Scope of Options traders
The premium to be paid by the option buyers to get an options contract is much lower as compared to the future contract
Risk is limited and maximum to the premium amount whatever be the unfavourable market conditions
Protective Puts can be bought in order to hedge the long delivery portfolio with a vertical put spread. A put spread provides protection between the strike prices of the bought and sold puts. A vertical spread is an options strategy that involves buying a call and selling a put and simultaneously selling another call and buying another put at a different strike price, but with the same expiration.
Sellers of the Put Options are profitable as long as the spot price remains at or higher than the strike price.

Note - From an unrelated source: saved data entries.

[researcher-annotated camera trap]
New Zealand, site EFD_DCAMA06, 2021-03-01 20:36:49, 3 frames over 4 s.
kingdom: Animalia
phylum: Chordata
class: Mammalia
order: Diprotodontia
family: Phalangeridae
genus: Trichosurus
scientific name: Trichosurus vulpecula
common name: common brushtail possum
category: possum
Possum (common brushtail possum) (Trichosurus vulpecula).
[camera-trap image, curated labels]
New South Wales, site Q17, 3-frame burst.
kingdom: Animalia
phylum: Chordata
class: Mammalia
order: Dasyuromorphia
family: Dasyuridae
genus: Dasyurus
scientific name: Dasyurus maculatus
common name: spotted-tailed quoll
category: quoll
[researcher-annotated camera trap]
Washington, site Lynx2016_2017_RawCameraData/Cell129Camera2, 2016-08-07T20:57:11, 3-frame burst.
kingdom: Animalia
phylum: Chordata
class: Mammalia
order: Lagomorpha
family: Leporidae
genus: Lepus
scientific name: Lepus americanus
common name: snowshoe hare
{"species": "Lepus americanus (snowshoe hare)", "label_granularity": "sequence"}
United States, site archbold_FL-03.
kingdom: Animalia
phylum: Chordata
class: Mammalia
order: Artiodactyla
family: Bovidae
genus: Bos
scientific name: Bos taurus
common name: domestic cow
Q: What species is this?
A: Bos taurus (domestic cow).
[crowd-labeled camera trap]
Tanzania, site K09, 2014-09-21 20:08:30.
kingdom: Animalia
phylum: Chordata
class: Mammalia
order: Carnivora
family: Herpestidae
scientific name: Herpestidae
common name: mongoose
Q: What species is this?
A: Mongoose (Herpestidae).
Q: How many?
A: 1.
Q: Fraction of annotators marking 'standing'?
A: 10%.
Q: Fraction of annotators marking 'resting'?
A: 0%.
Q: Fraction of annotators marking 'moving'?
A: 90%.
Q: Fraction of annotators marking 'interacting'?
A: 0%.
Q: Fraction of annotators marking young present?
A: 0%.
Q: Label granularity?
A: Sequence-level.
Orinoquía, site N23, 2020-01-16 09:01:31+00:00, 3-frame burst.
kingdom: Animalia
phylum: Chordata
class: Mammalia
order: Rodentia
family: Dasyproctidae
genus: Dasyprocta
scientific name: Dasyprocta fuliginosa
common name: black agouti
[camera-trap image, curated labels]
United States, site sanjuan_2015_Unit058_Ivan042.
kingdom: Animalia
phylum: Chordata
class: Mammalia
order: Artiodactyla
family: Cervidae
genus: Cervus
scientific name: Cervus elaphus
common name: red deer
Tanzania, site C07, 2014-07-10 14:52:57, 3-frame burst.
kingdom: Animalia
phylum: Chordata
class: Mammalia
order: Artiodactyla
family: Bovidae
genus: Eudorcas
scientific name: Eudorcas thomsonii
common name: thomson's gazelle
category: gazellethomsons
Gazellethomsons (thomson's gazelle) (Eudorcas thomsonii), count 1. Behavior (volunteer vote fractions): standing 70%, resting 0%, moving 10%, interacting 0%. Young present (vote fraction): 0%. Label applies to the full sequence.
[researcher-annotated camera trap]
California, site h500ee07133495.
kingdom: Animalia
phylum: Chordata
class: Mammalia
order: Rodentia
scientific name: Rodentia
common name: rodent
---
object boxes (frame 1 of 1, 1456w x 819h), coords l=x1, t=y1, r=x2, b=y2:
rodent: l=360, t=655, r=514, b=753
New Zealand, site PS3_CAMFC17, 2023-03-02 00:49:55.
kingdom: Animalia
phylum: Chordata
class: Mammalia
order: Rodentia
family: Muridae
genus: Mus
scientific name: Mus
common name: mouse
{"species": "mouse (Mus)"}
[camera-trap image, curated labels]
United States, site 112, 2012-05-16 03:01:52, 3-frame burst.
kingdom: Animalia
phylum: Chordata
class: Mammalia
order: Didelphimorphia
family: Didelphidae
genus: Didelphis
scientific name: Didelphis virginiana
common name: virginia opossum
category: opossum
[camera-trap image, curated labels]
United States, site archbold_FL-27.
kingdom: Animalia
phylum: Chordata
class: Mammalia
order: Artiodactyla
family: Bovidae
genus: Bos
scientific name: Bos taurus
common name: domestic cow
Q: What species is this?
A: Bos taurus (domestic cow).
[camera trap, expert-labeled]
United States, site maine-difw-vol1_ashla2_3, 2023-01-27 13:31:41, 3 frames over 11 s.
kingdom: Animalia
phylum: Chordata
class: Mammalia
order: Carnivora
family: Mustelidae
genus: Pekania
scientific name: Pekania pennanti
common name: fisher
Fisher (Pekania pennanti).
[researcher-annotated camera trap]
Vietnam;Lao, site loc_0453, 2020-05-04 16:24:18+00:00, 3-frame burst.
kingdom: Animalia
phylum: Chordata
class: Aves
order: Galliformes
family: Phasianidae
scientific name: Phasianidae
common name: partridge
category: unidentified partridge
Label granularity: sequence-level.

Sellers of the options can reduce the cost of position which is already taken in portfolio or future contract by selling out of the money Calls
Myth and Reality of options and options trading
Options are too risky
Options is a complex concept and majorly feels risky due to its complexity feature. Though the risk in options is limited to the premium amount, this fear is built in the minds of the investors, mainly beginners only because it’s not easy to understand how to trade in them. Risk for buyer is only up to the premium amount while only high risk in option is when you are naked seller. Hence options trading demands market research, market judgement and formulating strategies which is in fact reduces risk.
Options needs strategies
Apparently there are only two options - Call and Put, and you can either buy or sell. But Options contracts can be traded in the most strategic manner. If you’ve just begun, it’s best to start from scratch, get into logic and stick to relatively simple strategies rather than going to Collar, Ladder Spread, Iron Condor, Strip, Strap, Butterfly, Calendar Spread, Box, etc.
Selling options is like receiving free money
This might sound exaggerated until you learn why. While selling options might look safe whereas uncovered options is a risky strategy because there is unlimited risk. Option sellers can win most of the time; the occasional losses can be devastating when inexperienced investors don’t manage risk properly with discipline.
Only options sellers make money
There is a myth that only option sellers can make huge gains and make money. And as you all know a trade is bound to have sellers and buyers and their own advantages and drawbacks, their own interest of trade. Both option buyers and sellers can make profit from option trading. If only sellers make money then there would be no buyers, with no buyers there would be no market. Sometimes option buying does have an edge in many cases especially at the scenario of high volatility, trending or directional market. We have seen many times that premiums have gone to multi fold especially in Bank Nifty weekly expiry too.
Trading options is a zero sum game
Derivatives is a Zero sum game but the truth is that options may be used as an insurance policies. It can be used as risk management tools. These are considered as zero-sum games because the contracts represent agreements between two parties and, if one investor loses, then the wealth is transferred to another investor. Most transactions are non-zero-sum games because the end result can be beneficial to both parties.
It’s easy to make money with options
Making money in market means you have to be smarter than other because it’s a zero sum game and one has to lose if the other has to win. To formulate your own successful ways of trading and investing requires a lifetime of work, dedication and focus. The secret to find and maintaining a high level of success in the markets is to trade and invest according to your own interest of traded, formulated strategies, risk tolerance, investment goals with proper management of risk and a disciplined approach.
Is option trading safe?
You cannot look for a one word answer to this question as options is featured with multiple concepts, advantages, disadvantages, exceptions. However we all know there can be no trade or investment that gives complete guarantee of safety and protection against risk. But since options offers you flexibility and strategy for all types of investors, we suggest you to study the market, observe the expert investors, consider each of its features and make your move without hesitation.